● Exercise instructions:
Rewrite the data from its start through the line containing "54 millimetres", putting "range door" in place of "oven door" and keeping everything else the same. Leave the pictures out of your answer.

________________________

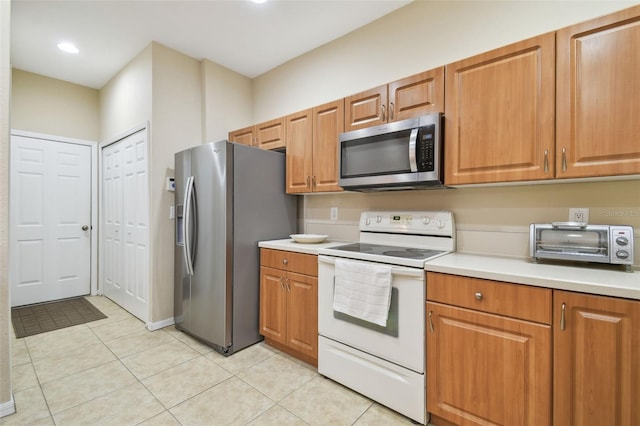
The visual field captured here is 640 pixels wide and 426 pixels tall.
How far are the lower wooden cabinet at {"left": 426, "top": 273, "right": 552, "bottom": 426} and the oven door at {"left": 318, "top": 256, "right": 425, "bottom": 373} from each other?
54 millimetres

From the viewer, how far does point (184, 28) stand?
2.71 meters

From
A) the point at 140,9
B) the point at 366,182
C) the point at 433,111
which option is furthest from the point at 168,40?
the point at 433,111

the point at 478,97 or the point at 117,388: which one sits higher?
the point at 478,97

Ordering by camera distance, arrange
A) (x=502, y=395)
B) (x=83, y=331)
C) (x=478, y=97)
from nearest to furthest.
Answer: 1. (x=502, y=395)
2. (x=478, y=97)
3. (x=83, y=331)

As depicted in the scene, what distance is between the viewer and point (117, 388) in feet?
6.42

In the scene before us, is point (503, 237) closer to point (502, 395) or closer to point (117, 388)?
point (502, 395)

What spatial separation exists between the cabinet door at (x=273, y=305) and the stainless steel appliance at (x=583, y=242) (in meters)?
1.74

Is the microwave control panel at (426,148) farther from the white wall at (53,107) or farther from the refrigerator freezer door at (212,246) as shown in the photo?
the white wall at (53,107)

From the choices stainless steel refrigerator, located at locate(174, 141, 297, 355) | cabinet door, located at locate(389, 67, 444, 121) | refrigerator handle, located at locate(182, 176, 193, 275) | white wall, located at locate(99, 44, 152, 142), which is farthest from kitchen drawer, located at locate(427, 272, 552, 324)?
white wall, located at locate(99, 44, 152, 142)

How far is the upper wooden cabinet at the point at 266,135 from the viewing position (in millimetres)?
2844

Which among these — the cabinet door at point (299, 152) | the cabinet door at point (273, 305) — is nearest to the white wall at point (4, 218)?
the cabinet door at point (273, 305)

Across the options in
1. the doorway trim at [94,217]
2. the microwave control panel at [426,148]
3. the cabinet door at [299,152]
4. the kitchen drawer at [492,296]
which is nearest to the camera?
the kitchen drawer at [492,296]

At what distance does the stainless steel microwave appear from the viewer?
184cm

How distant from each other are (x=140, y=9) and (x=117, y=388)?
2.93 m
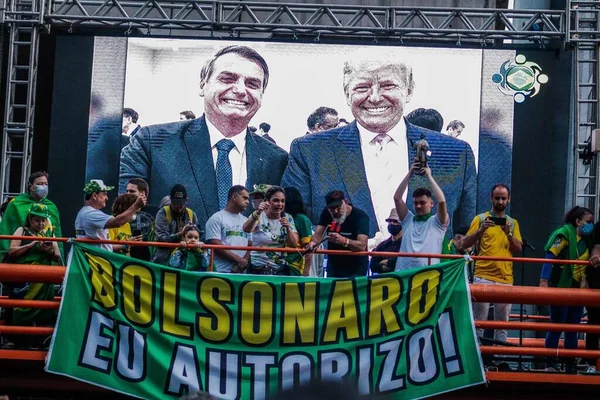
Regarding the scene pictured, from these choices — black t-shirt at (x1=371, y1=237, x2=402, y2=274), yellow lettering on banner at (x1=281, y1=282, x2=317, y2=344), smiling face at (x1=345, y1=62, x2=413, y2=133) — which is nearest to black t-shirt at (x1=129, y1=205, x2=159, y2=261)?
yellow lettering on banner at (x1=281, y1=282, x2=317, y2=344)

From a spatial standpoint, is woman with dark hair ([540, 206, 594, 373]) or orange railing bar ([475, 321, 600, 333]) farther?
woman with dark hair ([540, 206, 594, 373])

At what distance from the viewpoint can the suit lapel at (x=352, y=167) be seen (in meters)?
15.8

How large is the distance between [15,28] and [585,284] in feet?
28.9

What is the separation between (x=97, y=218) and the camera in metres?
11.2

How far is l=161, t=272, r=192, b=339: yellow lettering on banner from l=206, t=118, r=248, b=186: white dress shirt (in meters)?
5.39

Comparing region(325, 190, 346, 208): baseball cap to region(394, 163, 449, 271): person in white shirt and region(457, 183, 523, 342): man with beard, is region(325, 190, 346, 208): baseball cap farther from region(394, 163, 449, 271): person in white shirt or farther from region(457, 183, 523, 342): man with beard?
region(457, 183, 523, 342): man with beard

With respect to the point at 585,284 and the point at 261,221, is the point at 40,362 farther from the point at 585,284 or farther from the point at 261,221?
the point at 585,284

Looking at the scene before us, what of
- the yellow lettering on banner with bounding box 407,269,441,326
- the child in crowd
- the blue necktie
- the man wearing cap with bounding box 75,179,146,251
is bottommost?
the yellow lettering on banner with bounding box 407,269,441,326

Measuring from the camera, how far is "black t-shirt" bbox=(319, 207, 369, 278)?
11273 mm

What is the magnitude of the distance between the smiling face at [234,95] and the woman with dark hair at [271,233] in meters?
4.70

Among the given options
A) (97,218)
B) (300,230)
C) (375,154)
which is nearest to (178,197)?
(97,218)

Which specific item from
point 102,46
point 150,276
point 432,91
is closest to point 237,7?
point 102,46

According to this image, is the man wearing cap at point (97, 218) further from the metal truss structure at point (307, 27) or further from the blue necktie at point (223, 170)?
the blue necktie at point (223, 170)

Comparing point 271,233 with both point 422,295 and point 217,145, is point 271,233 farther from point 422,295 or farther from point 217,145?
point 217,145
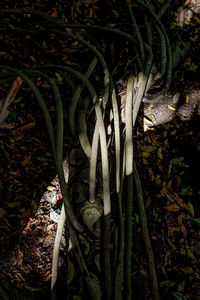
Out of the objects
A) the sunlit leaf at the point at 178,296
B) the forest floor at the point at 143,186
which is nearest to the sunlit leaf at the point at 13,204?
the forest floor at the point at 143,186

________________________

● Task answer:
The visual field captured here is 640 pixels wide and 426 pixels tall.
How far are the lower wooden cabinet at {"left": 426, "top": 273, "right": 552, "bottom": 426} and the range door at {"left": 318, "top": 256, "right": 425, "bottom": 373} from each other?
54 millimetres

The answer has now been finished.